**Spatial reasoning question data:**

►

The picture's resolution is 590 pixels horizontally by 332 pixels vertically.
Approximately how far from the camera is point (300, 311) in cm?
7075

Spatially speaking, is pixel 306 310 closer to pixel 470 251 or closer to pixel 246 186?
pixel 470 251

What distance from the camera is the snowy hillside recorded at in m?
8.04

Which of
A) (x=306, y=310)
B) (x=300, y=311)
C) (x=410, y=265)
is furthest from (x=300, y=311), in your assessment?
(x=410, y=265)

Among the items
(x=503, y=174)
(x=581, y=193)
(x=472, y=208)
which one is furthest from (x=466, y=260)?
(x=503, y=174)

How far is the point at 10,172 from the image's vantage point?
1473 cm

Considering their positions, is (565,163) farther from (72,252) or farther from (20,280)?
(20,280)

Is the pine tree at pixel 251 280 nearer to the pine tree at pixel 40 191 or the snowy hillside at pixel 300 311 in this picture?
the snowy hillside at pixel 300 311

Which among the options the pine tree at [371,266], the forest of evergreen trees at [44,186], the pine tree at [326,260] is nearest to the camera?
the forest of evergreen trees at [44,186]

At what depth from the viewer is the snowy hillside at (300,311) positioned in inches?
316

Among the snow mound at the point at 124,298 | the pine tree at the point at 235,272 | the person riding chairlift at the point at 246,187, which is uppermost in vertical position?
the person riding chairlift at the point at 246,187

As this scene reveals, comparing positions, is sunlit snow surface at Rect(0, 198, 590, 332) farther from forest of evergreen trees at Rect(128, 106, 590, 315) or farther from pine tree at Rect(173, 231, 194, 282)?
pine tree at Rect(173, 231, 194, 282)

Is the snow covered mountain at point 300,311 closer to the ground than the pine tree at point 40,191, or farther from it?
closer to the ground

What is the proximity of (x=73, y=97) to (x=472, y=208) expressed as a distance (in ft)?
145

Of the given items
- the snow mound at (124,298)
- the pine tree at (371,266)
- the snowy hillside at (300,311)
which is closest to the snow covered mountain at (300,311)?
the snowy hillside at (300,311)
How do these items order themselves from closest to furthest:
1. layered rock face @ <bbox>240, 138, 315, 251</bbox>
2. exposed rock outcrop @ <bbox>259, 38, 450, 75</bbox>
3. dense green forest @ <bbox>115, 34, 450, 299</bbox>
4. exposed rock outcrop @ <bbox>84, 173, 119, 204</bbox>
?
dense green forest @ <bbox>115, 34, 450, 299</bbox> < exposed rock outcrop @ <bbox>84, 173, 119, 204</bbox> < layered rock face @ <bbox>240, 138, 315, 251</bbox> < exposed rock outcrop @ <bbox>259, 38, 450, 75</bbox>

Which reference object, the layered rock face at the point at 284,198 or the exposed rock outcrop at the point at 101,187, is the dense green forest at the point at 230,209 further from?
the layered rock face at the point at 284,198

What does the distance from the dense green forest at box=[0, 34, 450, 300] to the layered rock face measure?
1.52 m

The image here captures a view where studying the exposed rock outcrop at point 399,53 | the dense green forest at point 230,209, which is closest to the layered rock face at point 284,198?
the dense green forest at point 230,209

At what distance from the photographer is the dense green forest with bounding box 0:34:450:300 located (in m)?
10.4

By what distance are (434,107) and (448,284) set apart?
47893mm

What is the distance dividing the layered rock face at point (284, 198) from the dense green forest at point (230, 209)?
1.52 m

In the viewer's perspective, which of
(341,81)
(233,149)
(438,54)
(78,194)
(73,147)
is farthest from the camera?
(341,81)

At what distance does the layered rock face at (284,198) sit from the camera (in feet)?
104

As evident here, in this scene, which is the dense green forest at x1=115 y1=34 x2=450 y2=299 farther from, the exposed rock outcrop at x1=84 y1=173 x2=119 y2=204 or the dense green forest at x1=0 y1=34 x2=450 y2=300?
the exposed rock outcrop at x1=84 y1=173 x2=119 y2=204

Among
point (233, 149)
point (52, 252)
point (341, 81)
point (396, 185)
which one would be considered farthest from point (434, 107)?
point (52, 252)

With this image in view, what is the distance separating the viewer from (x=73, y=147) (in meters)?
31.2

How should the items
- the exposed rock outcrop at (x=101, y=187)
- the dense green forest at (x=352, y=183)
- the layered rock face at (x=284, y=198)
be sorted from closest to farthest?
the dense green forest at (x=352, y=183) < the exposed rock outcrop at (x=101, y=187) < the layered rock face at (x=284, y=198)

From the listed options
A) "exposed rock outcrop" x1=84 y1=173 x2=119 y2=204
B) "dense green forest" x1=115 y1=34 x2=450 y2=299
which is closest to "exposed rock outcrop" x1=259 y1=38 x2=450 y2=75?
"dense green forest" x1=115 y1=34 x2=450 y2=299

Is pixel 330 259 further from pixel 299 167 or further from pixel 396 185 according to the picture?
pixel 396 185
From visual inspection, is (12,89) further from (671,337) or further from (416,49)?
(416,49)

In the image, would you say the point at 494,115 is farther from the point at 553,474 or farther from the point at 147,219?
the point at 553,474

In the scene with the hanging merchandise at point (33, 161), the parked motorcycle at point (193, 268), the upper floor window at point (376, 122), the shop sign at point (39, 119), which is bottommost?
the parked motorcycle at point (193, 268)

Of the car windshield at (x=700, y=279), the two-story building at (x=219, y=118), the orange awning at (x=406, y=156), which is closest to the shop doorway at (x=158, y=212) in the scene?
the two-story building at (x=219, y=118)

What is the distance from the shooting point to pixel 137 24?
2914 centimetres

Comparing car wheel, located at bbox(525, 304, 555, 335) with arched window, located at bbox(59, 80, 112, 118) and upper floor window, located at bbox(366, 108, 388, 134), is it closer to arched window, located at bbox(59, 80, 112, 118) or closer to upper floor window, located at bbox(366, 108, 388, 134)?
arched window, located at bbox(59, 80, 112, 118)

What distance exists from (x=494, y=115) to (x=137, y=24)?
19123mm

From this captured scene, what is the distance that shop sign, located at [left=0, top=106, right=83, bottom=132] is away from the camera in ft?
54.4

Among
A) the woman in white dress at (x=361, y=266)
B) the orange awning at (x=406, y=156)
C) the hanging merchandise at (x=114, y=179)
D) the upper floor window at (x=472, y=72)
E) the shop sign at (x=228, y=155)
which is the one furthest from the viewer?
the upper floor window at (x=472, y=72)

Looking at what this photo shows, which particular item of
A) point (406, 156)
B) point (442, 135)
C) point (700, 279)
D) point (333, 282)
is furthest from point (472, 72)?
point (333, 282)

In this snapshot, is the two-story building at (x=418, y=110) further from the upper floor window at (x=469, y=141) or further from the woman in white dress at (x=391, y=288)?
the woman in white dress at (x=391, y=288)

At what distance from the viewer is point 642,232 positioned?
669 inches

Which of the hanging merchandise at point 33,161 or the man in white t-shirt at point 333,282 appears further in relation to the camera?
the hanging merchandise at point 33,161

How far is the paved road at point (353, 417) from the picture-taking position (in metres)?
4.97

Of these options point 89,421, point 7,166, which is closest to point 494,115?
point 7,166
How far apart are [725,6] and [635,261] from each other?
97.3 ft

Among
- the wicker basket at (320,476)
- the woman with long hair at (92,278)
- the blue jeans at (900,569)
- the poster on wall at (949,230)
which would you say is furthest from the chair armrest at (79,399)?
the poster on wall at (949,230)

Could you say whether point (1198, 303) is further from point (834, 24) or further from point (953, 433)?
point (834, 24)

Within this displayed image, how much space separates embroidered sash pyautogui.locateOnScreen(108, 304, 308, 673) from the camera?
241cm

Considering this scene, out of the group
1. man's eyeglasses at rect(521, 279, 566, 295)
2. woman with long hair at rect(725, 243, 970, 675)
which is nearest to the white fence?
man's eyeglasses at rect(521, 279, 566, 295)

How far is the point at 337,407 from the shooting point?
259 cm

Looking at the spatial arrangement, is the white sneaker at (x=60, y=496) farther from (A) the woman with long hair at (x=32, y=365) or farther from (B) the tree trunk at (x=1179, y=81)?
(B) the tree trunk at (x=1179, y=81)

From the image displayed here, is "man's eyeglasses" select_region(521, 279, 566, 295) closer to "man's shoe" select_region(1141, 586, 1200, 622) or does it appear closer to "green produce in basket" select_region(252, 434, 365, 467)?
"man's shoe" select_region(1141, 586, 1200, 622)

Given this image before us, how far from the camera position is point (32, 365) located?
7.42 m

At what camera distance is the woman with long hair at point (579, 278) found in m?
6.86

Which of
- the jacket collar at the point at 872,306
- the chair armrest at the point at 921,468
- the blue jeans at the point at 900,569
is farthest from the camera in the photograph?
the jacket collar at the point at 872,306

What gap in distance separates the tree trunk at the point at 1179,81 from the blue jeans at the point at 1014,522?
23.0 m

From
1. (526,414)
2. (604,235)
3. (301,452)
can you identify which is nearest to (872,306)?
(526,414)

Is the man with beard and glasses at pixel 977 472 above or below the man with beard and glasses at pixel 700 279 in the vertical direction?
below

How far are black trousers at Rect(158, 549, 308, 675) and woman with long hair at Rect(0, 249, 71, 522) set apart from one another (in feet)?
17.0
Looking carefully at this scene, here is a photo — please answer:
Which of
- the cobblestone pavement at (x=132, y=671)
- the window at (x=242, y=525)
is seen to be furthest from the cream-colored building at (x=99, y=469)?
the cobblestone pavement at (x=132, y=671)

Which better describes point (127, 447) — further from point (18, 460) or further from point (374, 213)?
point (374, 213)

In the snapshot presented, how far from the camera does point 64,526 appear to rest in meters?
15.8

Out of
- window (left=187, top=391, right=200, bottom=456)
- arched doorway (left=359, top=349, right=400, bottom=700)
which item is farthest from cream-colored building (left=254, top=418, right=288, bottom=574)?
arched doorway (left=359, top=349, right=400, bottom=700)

◄

**To be done:** Output the line holding "Is the man with", then every later line through the end of the records above, exactly as given and nothing else.

**Solution to this problem:**
Is the man with beard and glasses at pixel 977 472 above or below the man with beard and glasses at pixel 700 279 in the vertical direction?
below

How far are black trousers at Rect(158, 549, 308, 675) and woman with long hair at Rect(0, 249, 71, 522) set apart from one another (in feet)?
17.0
Looking carefully at this scene, here is a photo — please answer:
Which of
- the cobblestone pavement at (x=132, y=671)
- the window at (x=242, y=525)
is seen to be furthest from the cream-colored building at (x=99, y=469)?
the cobblestone pavement at (x=132, y=671)

Which better describes point (127, 447) — further from point (18, 460) or further from point (374, 213)?
point (374, 213)

In the snapshot presented, how far from the camera does point 64,526 appear to rest in meters?
15.8

Out of
- window (left=187, top=391, right=200, bottom=456)
- arched doorway (left=359, top=349, right=400, bottom=700)
which item is farthest from cream-colored building (left=254, top=418, right=288, bottom=574)?
arched doorway (left=359, top=349, right=400, bottom=700)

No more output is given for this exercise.